Count the lines in the material below that contain the word "cardboard" and reply with that number alone.

---------------

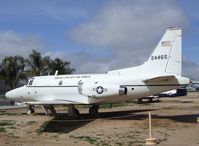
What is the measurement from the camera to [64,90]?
2919cm

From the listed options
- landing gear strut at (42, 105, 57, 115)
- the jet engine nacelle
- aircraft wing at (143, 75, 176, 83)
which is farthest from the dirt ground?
landing gear strut at (42, 105, 57, 115)

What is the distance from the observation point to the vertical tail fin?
1006 inches

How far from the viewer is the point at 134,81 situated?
26.0 meters

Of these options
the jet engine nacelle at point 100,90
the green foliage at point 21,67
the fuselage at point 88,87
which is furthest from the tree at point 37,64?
the jet engine nacelle at point 100,90

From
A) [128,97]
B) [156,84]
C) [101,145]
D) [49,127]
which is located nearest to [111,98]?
[128,97]

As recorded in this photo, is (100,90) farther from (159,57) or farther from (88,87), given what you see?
(159,57)

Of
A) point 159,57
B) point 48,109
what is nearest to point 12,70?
point 48,109

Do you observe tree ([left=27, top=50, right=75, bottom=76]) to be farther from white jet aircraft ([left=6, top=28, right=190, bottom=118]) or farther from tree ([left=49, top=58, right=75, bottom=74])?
white jet aircraft ([left=6, top=28, right=190, bottom=118])

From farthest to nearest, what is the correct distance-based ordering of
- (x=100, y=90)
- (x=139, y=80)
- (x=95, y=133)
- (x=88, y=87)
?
(x=88, y=87)
(x=100, y=90)
(x=139, y=80)
(x=95, y=133)

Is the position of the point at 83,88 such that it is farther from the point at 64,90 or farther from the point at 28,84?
the point at 28,84

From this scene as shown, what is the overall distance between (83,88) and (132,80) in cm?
345

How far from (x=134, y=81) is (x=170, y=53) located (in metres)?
2.85

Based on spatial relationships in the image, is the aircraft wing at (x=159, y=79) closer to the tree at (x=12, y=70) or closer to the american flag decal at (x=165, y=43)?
the american flag decal at (x=165, y=43)

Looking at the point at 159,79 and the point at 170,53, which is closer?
the point at 159,79
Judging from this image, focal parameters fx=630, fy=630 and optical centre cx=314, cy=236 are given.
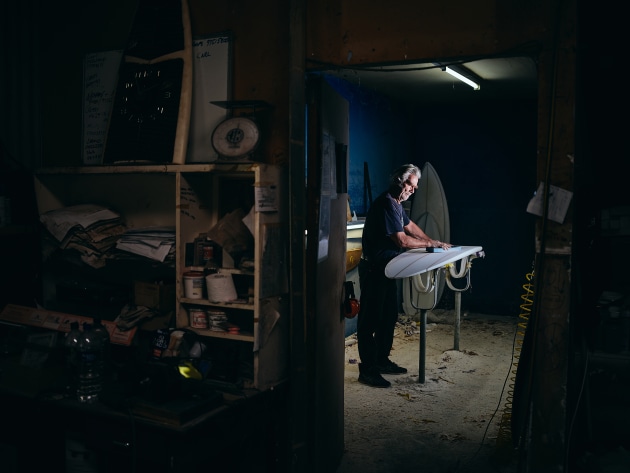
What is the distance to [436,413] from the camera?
14.4ft

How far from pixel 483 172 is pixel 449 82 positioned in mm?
1512

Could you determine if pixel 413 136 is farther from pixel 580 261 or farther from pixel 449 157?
pixel 580 261

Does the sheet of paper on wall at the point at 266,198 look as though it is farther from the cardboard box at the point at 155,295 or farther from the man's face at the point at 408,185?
the man's face at the point at 408,185

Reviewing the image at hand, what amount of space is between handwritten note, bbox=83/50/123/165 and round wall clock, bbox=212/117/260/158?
2.80 ft

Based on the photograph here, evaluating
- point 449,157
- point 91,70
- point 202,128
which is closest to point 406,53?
point 202,128

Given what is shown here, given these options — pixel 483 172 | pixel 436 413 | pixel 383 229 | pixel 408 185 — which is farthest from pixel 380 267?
pixel 483 172

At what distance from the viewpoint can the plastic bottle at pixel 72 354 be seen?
2.92 m

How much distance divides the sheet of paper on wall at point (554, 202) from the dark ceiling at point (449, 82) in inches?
126

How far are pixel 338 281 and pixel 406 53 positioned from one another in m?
1.33

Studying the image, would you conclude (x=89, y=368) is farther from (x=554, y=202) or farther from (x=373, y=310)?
(x=373, y=310)

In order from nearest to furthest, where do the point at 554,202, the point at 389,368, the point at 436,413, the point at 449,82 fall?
the point at 554,202 → the point at 436,413 → the point at 389,368 → the point at 449,82

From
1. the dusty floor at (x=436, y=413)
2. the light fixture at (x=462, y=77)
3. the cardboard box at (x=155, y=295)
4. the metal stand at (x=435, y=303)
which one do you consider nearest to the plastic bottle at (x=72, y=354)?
the cardboard box at (x=155, y=295)

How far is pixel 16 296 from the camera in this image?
349cm

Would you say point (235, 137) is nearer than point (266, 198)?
No
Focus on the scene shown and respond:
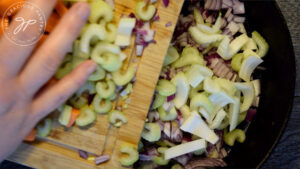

---------------

Reply to the task >>
3